(A+ Works of Art) Sapphire Flower Form, 2024
Than Sok
This series by Than Sok forms part of the artist’s recent study into a particular form of Buddhist painting, known as kbach teuk (in English, “water forms”). Where these water patterns typically serve as complimentary backdrops to anthropomorphic narratives in Cambodian temple murals, Than Sok isolates them as the primary subject of his paintings in where we can engage deeply with water in both material and cultural form. Than Sok’s attention to the tradition of kbach teuk has been attributed to various aspects of his personal life: his time as a novice monk in a Theravada Buddhist pagoda in his home province of Takeo; the prominence of water in Phnom Penh (where he currently lives and works) and its situation on the convergence of the Mekong and Tonlé Sap rivers; and the various roles that water has played in the natural and spiritual history of Cambodia. A notable influence came from the teachings of his former teacher and traditional painting master, Duong Saree, at Reyum Art School in Phnom Penh.
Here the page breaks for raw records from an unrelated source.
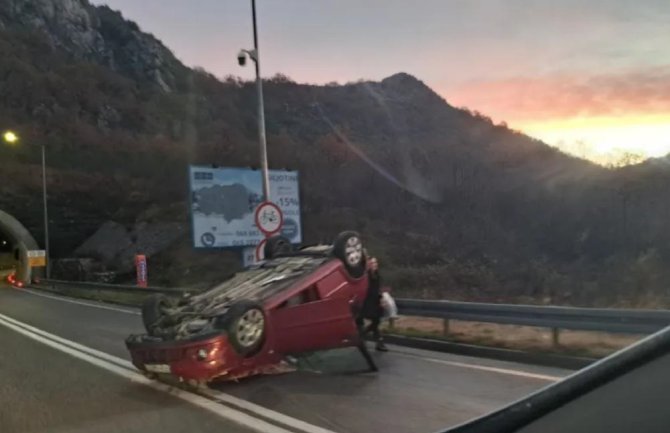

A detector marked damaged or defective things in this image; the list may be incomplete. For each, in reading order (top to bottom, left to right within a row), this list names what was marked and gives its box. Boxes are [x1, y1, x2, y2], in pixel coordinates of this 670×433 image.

broken vehicle [126, 230, 372, 382]
overturned red car [126, 231, 372, 384]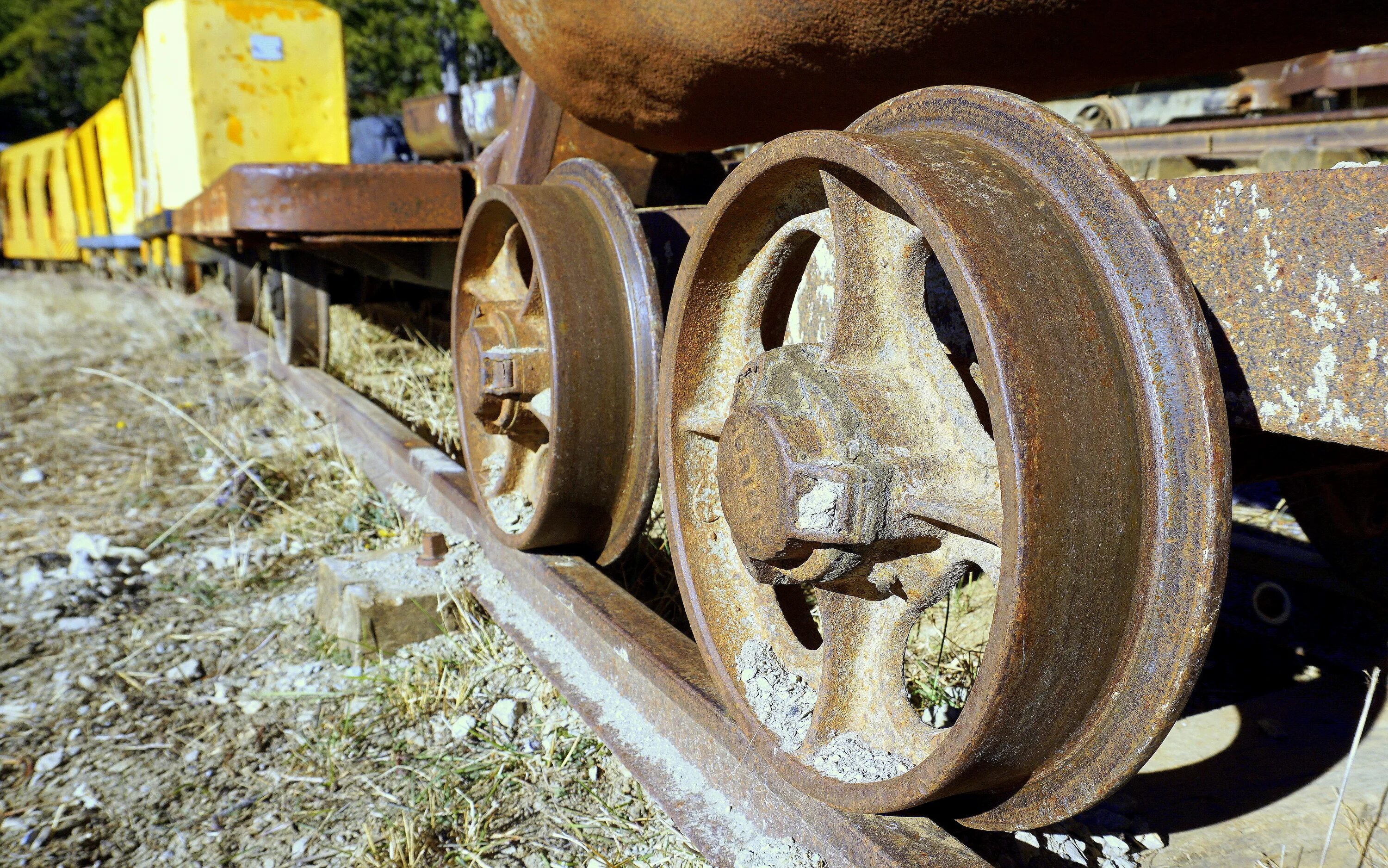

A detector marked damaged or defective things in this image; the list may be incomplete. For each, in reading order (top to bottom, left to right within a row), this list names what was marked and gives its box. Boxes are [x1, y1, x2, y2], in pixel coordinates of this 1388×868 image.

smaller rusty wheel [264, 254, 332, 369]
rusty metal wheel [264, 254, 332, 369]
rusty steel beam [173, 161, 472, 237]
rusty metal plate [171, 161, 475, 237]
corroded metal surface [171, 161, 475, 237]
rusted bolt [416, 530, 450, 566]
rusty metal wheel [447, 157, 658, 561]
smaller rusty wheel [447, 157, 658, 561]
corroded metal surface [447, 159, 658, 566]
rusty railway rail [219, 323, 988, 866]
rusty steel beam [222, 322, 988, 866]
corroded metal surface [225, 319, 988, 866]
corroded metal surface [480, 0, 1388, 150]
corroded metal surface [658, 86, 1227, 827]
smaller rusty wheel [658, 86, 1227, 827]
rusty metal wheel [655, 86, 1233, 827]
rusty steel beam [1094, 107, 1388, 161]
rusty steel beam [1138, 167, 1388, 453]
rusty metal plate [1138, 169, 1388, 453]
corroded metal surface [1138, 170, 1388, 453]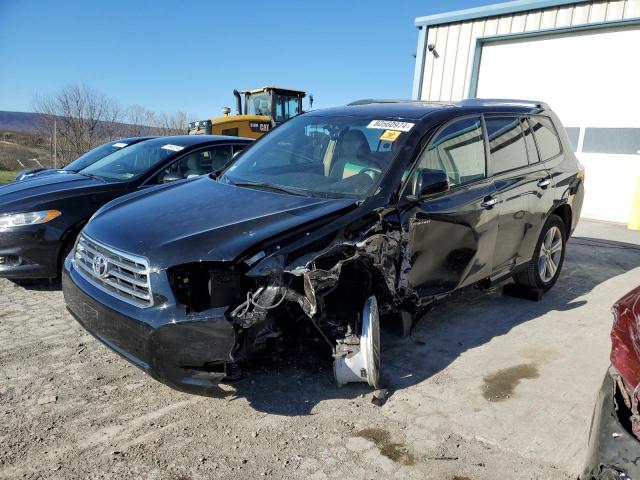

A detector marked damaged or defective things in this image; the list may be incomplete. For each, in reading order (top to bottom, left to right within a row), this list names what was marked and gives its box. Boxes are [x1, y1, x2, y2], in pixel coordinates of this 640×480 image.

crumpled hood [0, 172, 112, 211]
crumpled hood [82, 176, 358, 268]
damaged black suv [63, 99, 584, 392]
crushed front bumper [62, 258, 238, 390]
crushed front bumper [580, 366, 640, 478]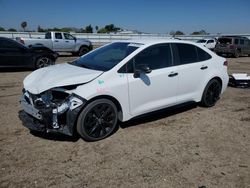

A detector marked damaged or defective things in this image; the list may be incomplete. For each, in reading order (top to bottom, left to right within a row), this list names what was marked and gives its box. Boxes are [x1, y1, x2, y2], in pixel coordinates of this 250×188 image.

damaged front end [19, 87, 86, 136]
crumpled front bumper [19, 90, 86, 136]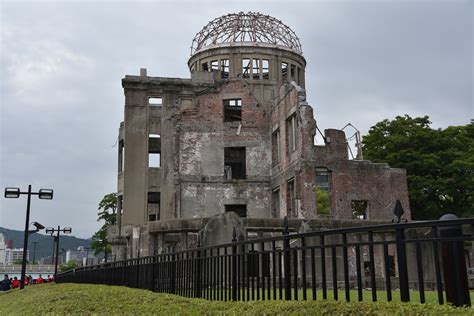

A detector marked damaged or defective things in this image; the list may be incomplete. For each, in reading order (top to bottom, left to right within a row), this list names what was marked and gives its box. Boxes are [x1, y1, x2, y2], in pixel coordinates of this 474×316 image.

broken window [224, 98, 243, 121]
broken window [224, 147, 246, 179]
broken window [350, 200, 368, 220]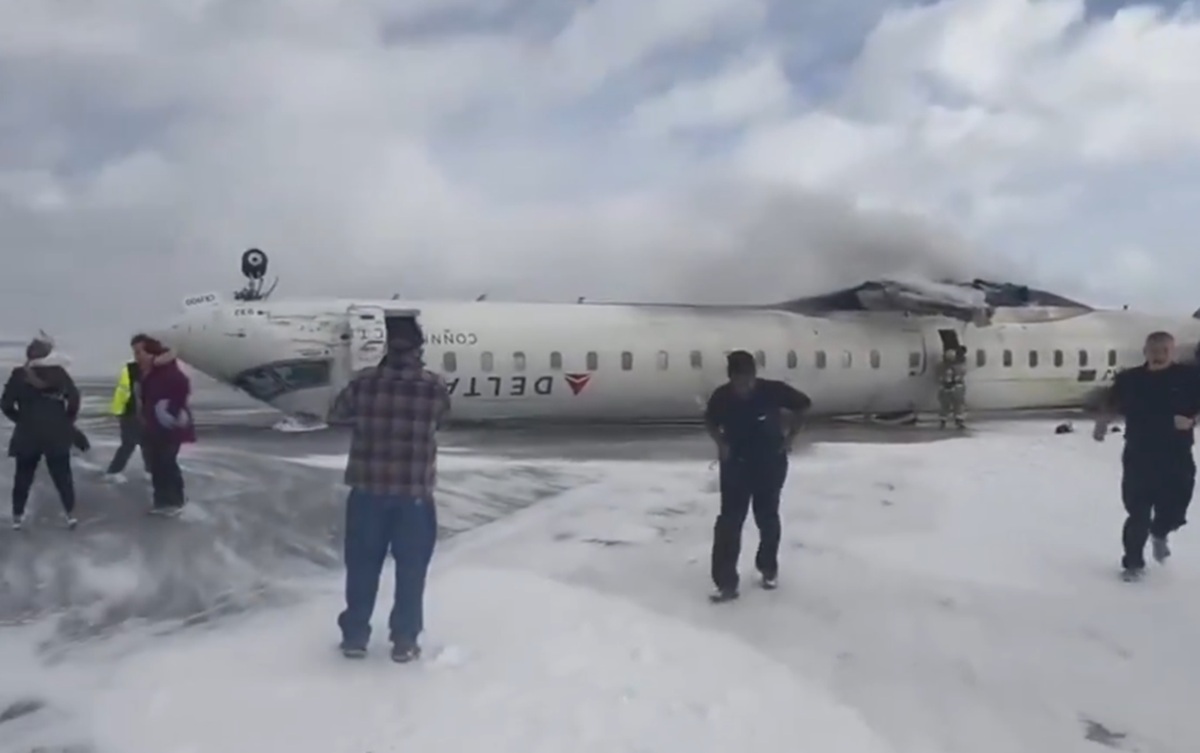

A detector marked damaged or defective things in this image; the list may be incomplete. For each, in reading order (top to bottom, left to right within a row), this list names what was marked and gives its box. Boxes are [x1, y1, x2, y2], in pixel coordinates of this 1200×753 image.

damaged aircraft roof [780, 278, 1096, 322]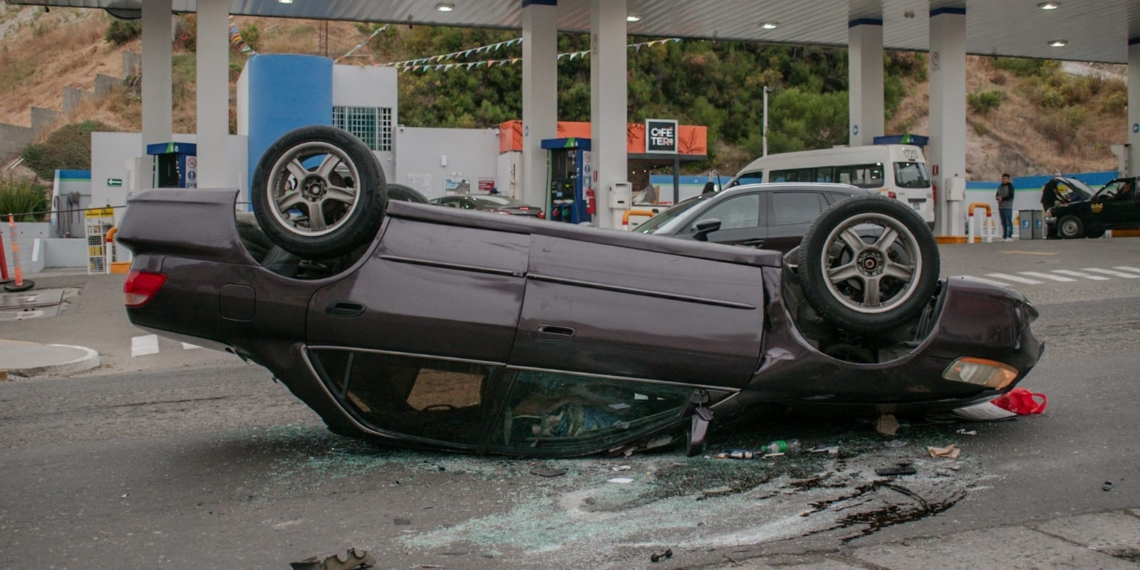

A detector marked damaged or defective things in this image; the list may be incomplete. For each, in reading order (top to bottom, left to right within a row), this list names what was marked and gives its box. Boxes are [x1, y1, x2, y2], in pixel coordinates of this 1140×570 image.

broken tail light [126, 270, 169, 306]
overturned dark car [115, 125, 1040, 458]
broken tail light [936, 358, 1016, 388]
In what she describes as an approach of “critical mimicry”, curator Erin Gleeson recounts Saree’s commitment to kbach principles of the mimicry of nature (proportion, symmetry, beauty, etc.) whilst simultaneously endorsing a sense of curiosity about water “as a methodology to spur imagination and innovation of new kbach teuk.” Expanding on the canon of kbach teuk, Than’s paintings explodes its steady line work across the surface of his canvases. The subject becomes an exclusive focus on the meditative rhythms of water in different forms—waves, ripples, or puddles—and its interaction with various animals or plants. Each painting becomes a study of the interdependence of various life forms on water, demonstrating the potential for visual traditions to find new forms in our contemporary condition.